Consigne: Recopiez tout le passage du texte allant de « Après avoir médiatisé » jusqu'à « d’oncologie de Fès. », en substituant « jeune malade » à « jeune patient ».

Texte:
•••

Après avoir médiatisé l’affaire du jeune Abdelali qui affirme avoir été expulsé du CHU de Fès alors qu’il est atteint d’un cancer très avancé, nous avons voulu connaitre la version de l’établissement hospitalier. Une source au sein du CHU Hassan 2 nous a ainsi déclaré ce mercredi que Abdelali présentait un cas «très avancé» voir même «désespéré» d’une tumeur. Rejetant catégoriquement les accusions, notre source explique même que le jeune patient aurait été «très gâté» par le centre régional d’oncologie de Fès.
Pour avoir plus de précisions concernant ces propos, nous avons joint la responsable de la cellule communication du CHU. Nawal Mouhoute reste catégorique sur la question relative à l’expulsion. «Expulser un patient ne rentre en aucun cas dans la déontologie» de cet établissement, nous a-t-elle d’emblée affirmé, ajoutant même que «c’est une aberration d’avancer des propos pareils sans fondement. »

•••

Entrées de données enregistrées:
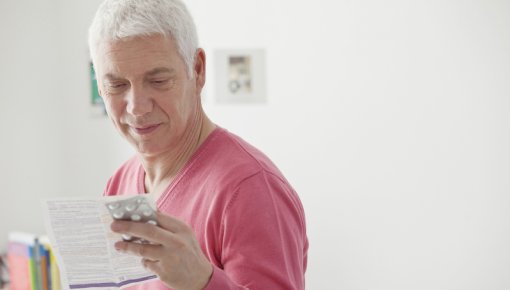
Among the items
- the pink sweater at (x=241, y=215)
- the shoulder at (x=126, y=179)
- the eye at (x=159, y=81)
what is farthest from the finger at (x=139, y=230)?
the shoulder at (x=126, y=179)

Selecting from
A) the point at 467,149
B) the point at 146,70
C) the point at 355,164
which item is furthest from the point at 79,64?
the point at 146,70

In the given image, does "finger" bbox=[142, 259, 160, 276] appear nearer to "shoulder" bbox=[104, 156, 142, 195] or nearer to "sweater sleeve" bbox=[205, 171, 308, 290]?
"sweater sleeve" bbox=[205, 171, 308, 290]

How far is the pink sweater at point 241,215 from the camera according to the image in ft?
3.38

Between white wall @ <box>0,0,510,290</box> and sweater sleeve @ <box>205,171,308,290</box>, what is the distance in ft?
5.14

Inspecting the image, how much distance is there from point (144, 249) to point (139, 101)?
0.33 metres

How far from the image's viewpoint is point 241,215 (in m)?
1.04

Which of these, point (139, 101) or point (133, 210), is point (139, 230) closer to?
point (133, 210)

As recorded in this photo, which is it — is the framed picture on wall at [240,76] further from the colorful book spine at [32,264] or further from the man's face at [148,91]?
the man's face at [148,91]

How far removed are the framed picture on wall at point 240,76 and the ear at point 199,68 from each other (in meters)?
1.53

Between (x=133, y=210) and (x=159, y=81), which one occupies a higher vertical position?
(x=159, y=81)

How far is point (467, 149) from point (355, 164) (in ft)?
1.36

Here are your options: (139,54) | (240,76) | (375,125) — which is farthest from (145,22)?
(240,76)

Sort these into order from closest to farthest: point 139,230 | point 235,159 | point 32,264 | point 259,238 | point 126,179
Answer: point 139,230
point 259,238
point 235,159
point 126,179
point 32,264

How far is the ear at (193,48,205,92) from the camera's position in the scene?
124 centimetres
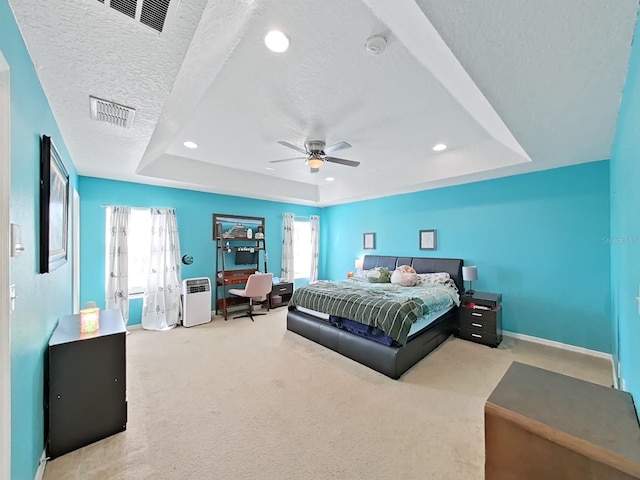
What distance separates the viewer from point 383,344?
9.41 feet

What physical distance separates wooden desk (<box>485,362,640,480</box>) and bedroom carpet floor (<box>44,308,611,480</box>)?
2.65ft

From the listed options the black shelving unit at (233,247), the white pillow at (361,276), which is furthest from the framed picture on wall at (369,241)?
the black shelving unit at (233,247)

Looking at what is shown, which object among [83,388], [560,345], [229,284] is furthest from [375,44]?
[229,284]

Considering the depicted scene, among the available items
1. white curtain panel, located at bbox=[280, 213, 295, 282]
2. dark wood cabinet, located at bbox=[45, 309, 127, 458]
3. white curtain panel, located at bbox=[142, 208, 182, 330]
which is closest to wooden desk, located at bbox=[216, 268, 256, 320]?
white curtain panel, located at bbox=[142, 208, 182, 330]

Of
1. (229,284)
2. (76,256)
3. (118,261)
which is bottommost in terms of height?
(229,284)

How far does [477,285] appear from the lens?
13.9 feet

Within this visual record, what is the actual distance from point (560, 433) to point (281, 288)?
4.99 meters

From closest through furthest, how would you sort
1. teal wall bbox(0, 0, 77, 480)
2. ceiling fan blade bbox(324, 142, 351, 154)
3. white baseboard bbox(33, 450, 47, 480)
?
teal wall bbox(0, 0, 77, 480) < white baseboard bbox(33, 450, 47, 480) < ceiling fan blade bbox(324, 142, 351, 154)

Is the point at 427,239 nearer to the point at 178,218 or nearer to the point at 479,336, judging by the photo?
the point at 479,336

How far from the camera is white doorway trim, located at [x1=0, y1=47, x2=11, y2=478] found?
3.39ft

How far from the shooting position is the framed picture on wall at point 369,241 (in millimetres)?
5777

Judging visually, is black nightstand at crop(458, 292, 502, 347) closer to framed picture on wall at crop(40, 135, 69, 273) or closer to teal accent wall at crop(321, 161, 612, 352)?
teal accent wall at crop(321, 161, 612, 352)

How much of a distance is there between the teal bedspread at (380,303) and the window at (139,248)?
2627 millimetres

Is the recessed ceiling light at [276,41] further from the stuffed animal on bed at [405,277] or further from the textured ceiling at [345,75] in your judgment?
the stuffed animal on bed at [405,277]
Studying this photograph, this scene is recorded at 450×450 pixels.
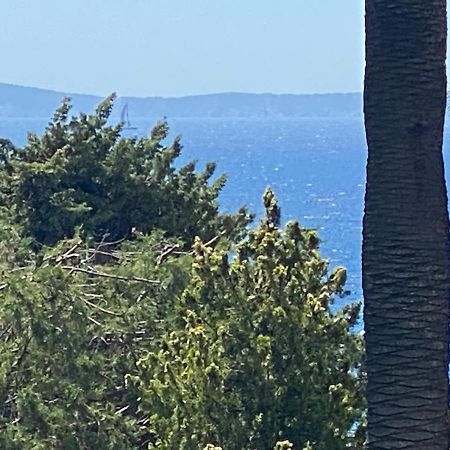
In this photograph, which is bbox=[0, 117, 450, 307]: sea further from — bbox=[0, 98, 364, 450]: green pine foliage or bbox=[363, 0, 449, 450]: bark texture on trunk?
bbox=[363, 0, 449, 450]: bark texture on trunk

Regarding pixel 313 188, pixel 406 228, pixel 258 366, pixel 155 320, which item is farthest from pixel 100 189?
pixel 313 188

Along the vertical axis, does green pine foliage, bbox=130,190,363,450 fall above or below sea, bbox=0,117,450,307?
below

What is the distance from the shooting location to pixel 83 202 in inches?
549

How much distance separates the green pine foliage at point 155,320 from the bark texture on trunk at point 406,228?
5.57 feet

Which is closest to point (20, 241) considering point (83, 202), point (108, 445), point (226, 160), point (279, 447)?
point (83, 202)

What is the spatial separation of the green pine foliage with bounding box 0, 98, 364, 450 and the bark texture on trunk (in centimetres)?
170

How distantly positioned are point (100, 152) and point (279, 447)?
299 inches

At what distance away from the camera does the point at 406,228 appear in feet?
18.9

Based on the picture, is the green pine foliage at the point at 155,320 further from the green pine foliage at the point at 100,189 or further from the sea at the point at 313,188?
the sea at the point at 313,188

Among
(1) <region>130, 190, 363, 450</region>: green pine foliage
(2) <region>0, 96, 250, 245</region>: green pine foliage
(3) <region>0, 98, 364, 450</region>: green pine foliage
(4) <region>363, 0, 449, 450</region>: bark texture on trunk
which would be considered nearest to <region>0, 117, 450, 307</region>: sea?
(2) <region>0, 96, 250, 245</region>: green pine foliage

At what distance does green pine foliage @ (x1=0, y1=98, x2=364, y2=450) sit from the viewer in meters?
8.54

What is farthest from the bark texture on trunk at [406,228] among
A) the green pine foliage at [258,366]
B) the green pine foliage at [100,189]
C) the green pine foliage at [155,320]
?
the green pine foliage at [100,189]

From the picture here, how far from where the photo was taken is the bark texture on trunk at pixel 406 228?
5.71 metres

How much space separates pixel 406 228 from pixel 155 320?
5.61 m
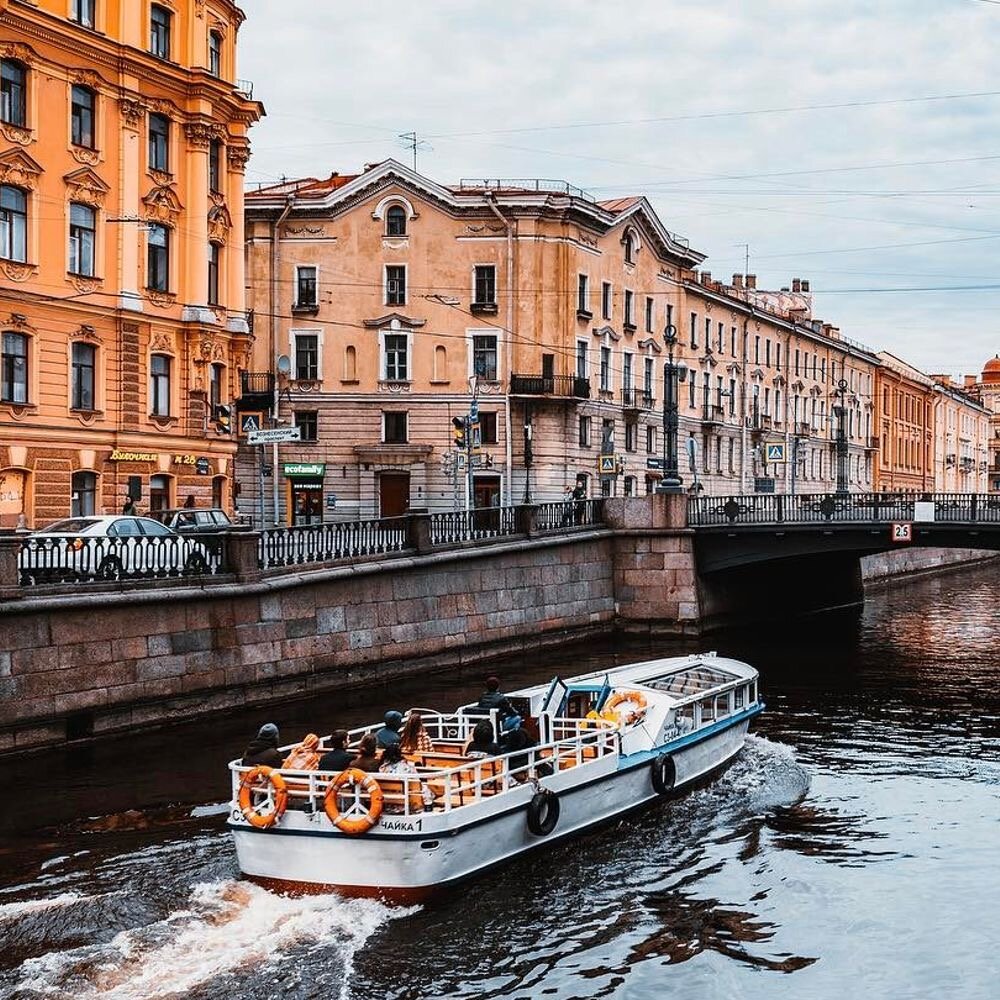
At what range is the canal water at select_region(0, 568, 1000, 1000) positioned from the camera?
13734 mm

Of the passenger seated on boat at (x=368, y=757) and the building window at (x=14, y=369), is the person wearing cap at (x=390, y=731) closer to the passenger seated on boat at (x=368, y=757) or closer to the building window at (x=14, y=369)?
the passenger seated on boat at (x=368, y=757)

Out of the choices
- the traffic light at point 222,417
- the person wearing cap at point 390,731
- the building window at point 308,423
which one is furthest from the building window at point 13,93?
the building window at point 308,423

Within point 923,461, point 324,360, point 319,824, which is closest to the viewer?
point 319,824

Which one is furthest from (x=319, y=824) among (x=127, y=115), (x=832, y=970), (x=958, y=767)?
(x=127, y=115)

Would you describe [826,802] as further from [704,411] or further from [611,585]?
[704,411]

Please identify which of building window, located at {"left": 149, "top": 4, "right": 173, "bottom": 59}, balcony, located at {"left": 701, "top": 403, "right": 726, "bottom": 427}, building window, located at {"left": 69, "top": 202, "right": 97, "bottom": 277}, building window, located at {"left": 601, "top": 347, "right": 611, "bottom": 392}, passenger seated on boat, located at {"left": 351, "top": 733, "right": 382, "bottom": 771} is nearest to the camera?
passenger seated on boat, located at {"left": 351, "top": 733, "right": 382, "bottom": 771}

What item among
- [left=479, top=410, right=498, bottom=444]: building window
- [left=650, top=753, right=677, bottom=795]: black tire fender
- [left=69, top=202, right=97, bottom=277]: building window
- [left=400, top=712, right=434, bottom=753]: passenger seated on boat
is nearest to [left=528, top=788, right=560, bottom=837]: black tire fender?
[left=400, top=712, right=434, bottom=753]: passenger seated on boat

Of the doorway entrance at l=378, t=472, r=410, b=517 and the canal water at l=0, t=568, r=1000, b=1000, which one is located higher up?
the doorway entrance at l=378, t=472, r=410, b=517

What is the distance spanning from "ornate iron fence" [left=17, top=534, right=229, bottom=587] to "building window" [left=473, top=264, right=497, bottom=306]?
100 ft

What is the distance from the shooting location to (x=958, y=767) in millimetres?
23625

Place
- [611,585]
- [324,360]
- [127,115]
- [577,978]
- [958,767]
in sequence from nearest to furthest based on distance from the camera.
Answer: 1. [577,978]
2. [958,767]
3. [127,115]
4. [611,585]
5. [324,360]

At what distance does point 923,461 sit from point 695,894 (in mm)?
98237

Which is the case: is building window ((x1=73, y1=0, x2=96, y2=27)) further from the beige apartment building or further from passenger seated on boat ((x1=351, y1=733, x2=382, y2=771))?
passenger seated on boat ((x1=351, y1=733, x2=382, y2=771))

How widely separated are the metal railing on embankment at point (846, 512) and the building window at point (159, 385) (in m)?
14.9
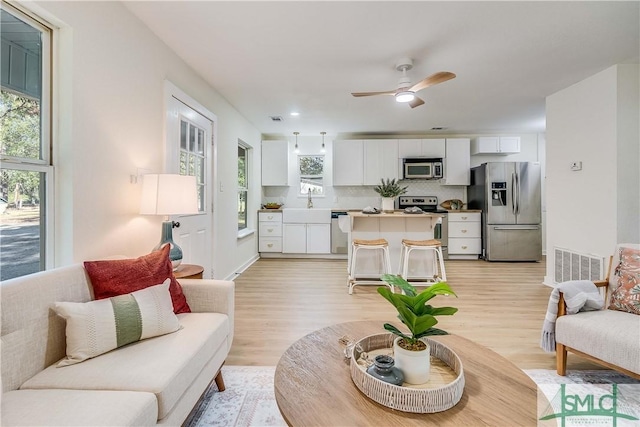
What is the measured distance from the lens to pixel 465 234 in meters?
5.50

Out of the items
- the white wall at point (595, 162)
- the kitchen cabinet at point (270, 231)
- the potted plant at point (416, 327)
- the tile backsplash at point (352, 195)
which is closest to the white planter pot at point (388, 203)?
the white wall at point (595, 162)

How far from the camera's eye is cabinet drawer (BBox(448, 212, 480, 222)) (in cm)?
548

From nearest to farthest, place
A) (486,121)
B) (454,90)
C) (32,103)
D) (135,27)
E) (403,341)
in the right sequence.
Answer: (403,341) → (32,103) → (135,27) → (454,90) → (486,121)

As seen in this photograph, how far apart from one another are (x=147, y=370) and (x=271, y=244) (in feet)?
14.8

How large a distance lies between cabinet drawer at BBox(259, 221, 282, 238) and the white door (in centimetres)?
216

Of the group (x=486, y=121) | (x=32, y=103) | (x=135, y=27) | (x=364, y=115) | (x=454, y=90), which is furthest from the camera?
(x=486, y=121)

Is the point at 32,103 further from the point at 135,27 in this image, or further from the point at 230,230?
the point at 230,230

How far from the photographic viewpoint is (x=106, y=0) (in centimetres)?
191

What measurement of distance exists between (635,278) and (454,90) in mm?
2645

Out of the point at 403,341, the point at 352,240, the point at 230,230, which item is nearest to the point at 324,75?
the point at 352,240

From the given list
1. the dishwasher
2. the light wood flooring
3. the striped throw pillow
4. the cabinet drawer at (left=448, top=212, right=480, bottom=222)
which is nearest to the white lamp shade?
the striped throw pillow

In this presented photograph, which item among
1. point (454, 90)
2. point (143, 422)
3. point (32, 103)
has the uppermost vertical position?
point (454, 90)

•••

Réponse rédigée:
Après avoir médiatisé l’affaire du jeune Abdelali qui affirme avoir été expulsé du CHU de Fès alors qu’il est atteint d’un cancer très avancé, nous avons voulu connaitre la version de l’établissement hospitalier. Une source au sein du CHU Hassan 2 nous a ainsi déclaré ce mercredi que Abdelali présentait un cas «très avancé» voir même «désespéré» d’une tumeur. Rejetant catégoriquement les accusions, notre source explique même que le jeune malade aurait été «très gâté» par le centre régional d’oncologie de Fès.